While I applaud H-S for their return to the automotive world during such uncertain economic times, I am having trouble with the car visually... hopefully it will grow on me and we can get some additional photos from you George!


----------



## [email protected] (Apr 9, 2004)

*Re: FV-QR (OEMplus.com)*

There are some posted now in the gallery here...
http://www.fourtitude.com/gall...urers


----------



## floormat (Mar 6, 2006)

*Re: FV-QR (OEMplus.com)*

Rich, 
You're so politically correct.

This car is hideous!!! I'm sure someone will park it next to their pink lambo with dolphin graphics and think they're the cat's meow, but my god this think makes Oprah look hot!
It's to cars what Freddie Crougar is to male models,
I've seen a prettier nose on pig,
It simply cannot possibly be any worse, those pink dolphins from the lambo would make this car look better!!!!


----------



## OEMplus.com (May 27, 2003)

*FV-QR*

Wow Matt, don't sugarcoat it.








Well, I can say that... umm... I like the wheels...?


----------



## [email protected] (Apr 9, 2004)

*Re: FV-QR (OEMplus.com)*

In person the car is not as outlandish, but at the same time it's sort of a coupe take on Speed Racer's Mach Five. I think you have to put it in perspective. Spykers don't sell to first time supercar owners. They sell to guys who already have a few Ferraris. It's the thing to do when you're bored with the 'run of the mill' supercar and want something different. I suspect this car is much the same and you get the refinement of an R8 on top of it. On hometown streets this thing might look like a spaceship but parked in front of the casino in Monaco or at Pebble Beach on concours weekend it is perhaps a bit more in context.


----------



## floormat (Mar 6, 2006)

*Re: FV-QR ([email protected])*

I actually love the Spyker's, different is good. I went to test event for them, and I couldn't find even one person that I had to even moderately defend the design to.
I really cant find an exterior bit I like on this Hispano thing, really.
I think it would look out of place a Pee Wee's fun house.
Ok, maybe the brakes, yeah they're not bad.
I'm done ranting though, just not my cup of tea. In the end the more supercharged v10's in the world the better it will be, no matter what they're wrapped in.
Thanks for all the Geneva coverage George!


----------



## [email protected] (Apr 9, 2004)

*Re: FV-QR (floormat)*


_Quote, originally posted by *floormat* »_
I'm done ranting though, just not my cup of tea. In the end the more supercharged v10's in the world the better it will be, no matter what they're wrapped in.
Thanks for all the Geneva coverage George!

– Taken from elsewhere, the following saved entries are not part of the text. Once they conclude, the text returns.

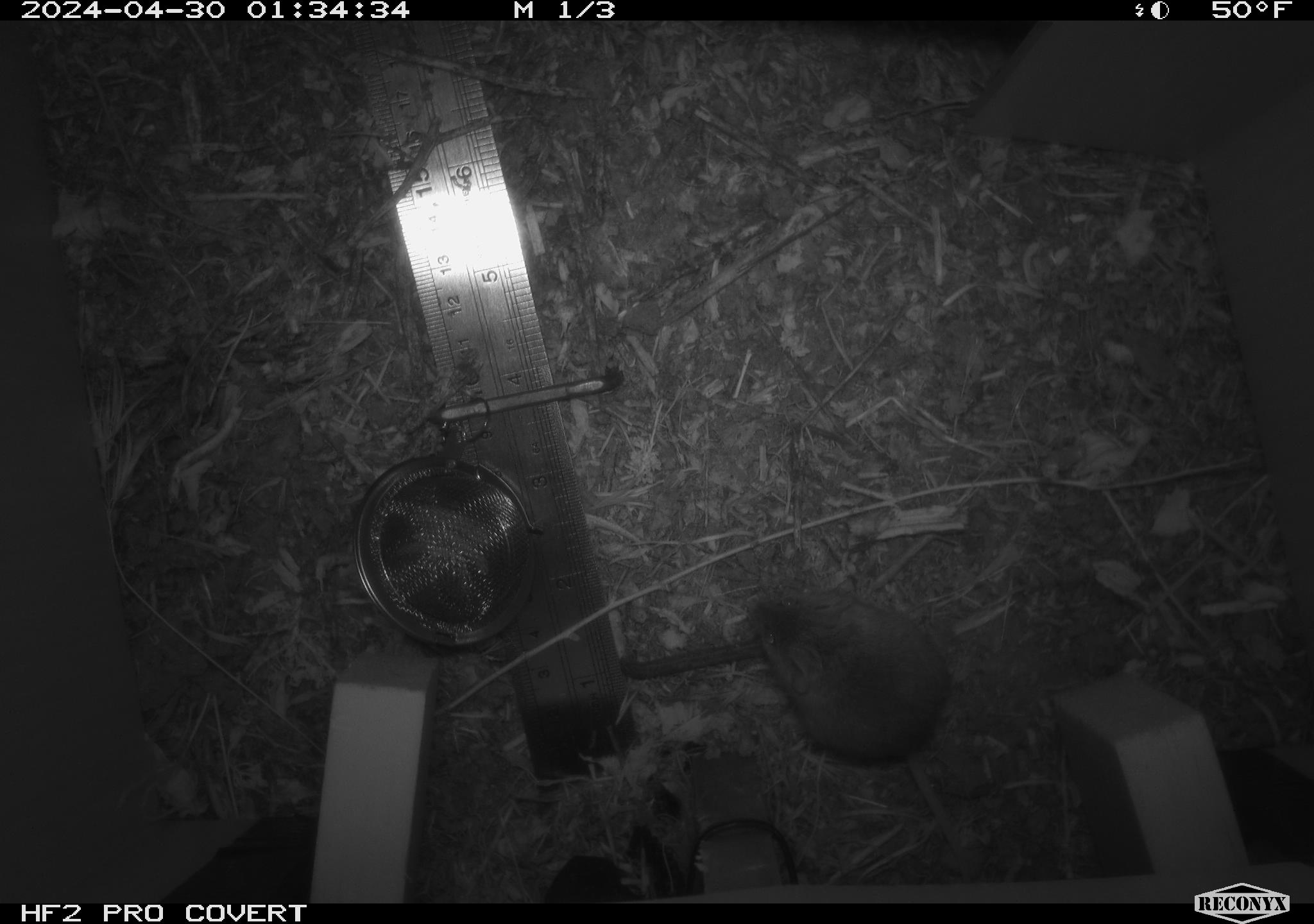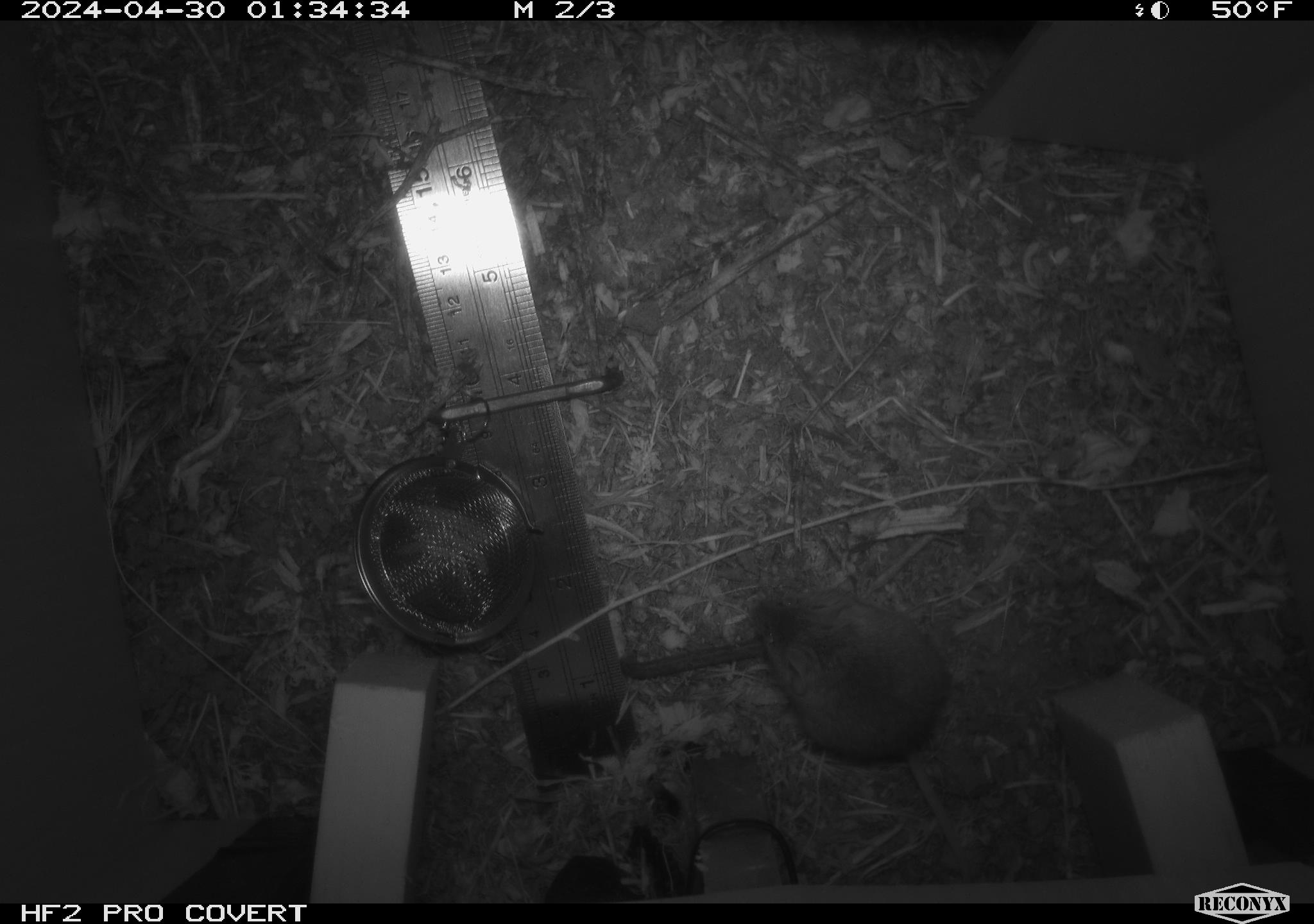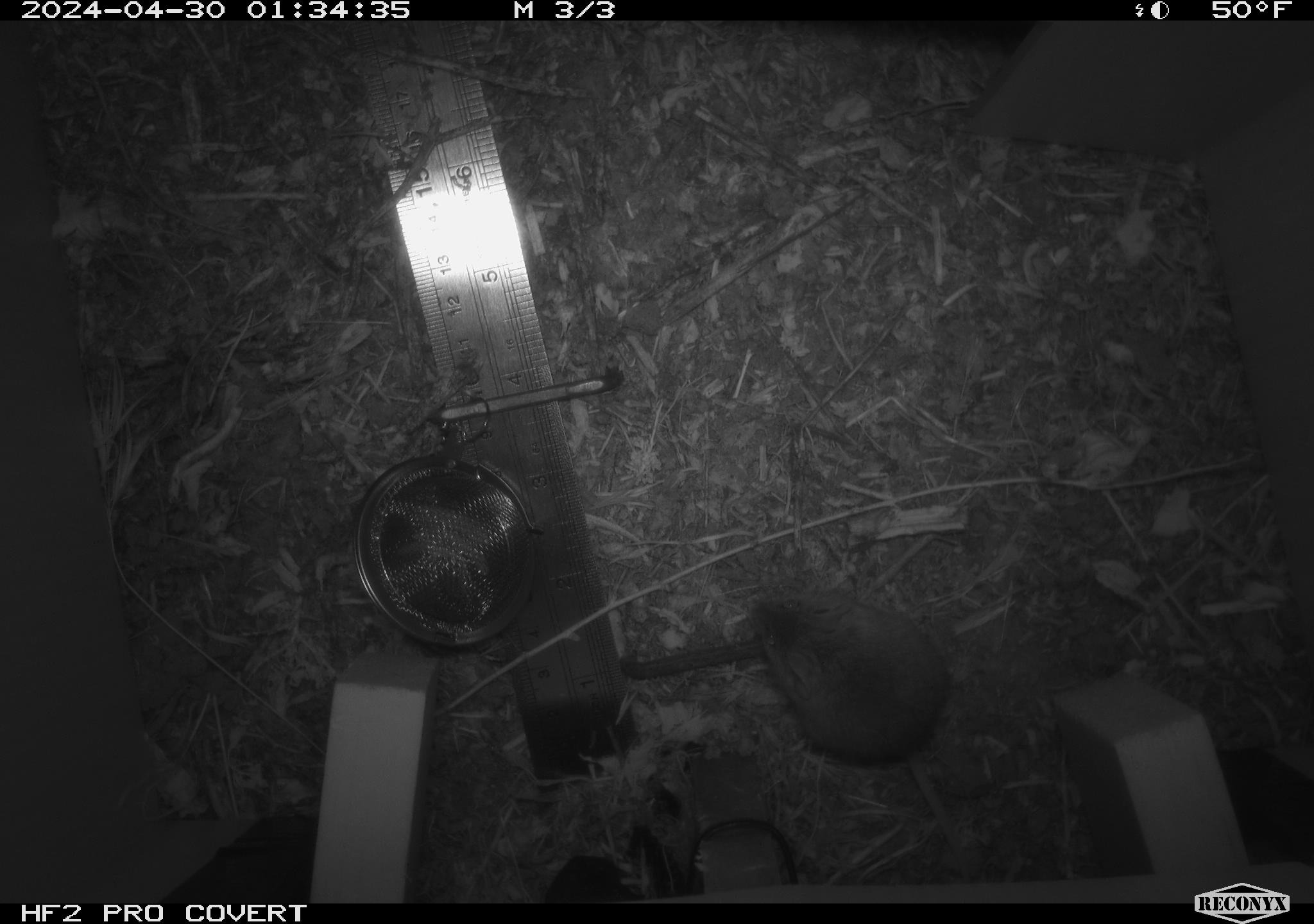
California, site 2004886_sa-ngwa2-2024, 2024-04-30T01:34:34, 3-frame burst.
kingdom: Animalia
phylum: Chordata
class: Mammalia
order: Rodentia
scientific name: Rodentia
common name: mouse species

I agree. The most newsworthy bit here to readers of this site has to be the powertrain - V10 supercharger specifically, but V10 supercharged with hybrid is intriguing.
We'll have a final Geneva wrapup up sometime on Friday. The R8 Spyder trumped our Geneva story this week and I have to head down to Audi in VA today but we will have something up by the end of the week.


----------



## sirswank (Mar 17, 2003)

*Re: FV-QR ([email protected])*










looks like


----------



## [email protected] (Apr 9, 2004)

*Re: FV-QR (sirswank)*

It is much like a grinning shark isn't it.


----------